• [WORK ORDER]: The data below should be retyped exactly, with the pictures left out.

• [INFORMATION SUPPLIED]:

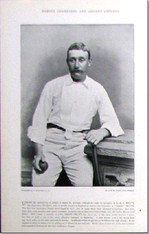 """Harry Trott"" , Australian Cricketer, Antique  Photogravure, 1897"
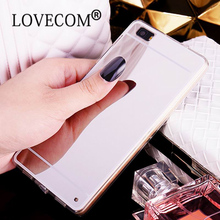 Luxury Aluminum Acrylic Ultra Slim Mirror Soft TPU Protective Phone Case Back Cover Coque For Huawei P8 P9 Lite P9 Plus Cases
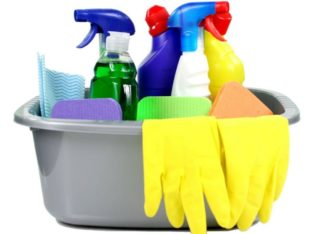 Condo cleaning Toronto Downtown and GTA cleaning services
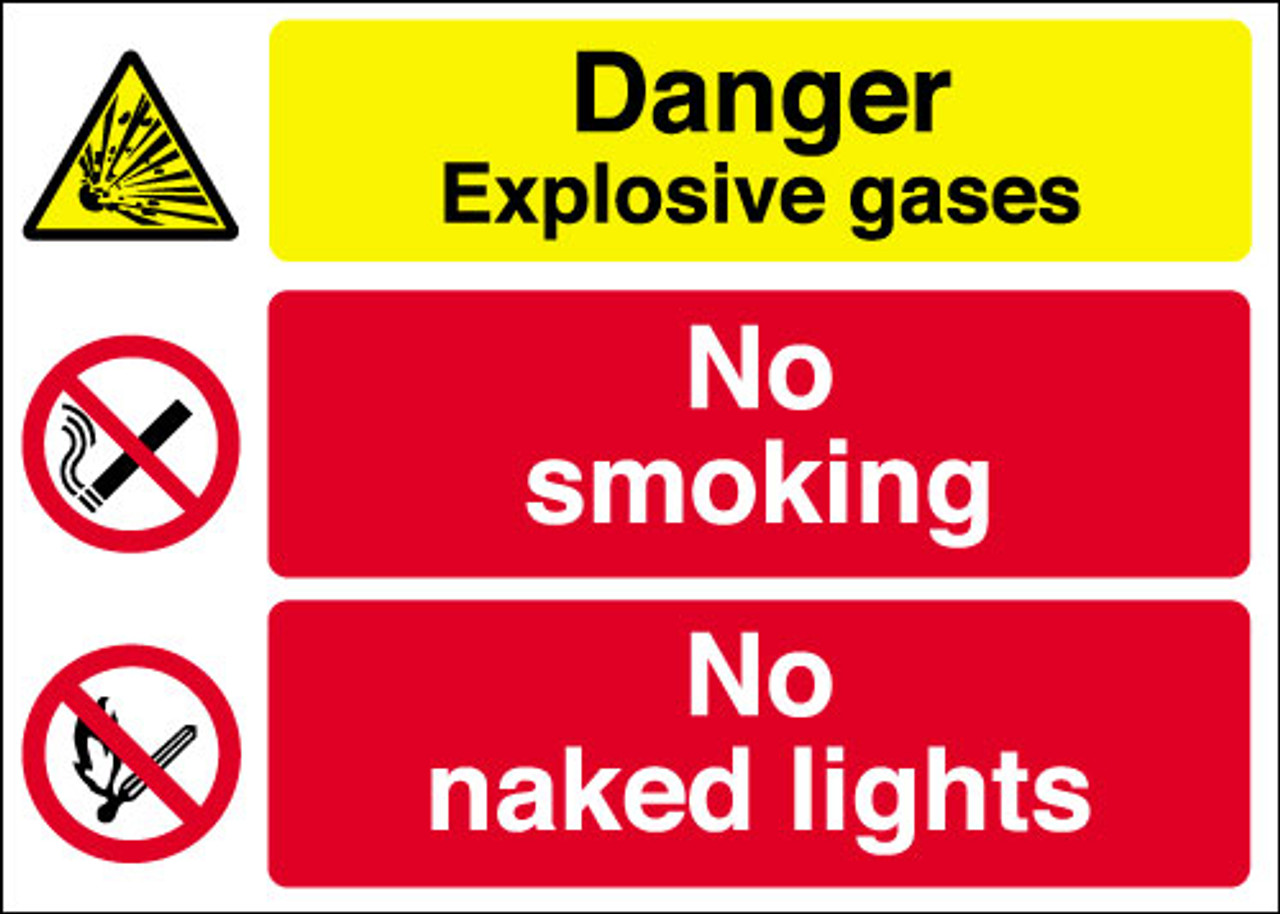 Danger Explosive gases  No smoking  No naked lights sign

• [RESPONSE]:
 """Harry Trott"" , Australian Cricketer, Antique  Photogravure, 1897"
 Luxury Aluminum Acrylic Ultra Slim Mirror Soft TPU Protective Phone Case Back Cover Coque For Huawei P8 P9 Lite P9 Plus Cases
 Condo cleaning Toronto Downtown and GTA cleaning services
 Danger Explosive gases  No smoking  No naked lights sign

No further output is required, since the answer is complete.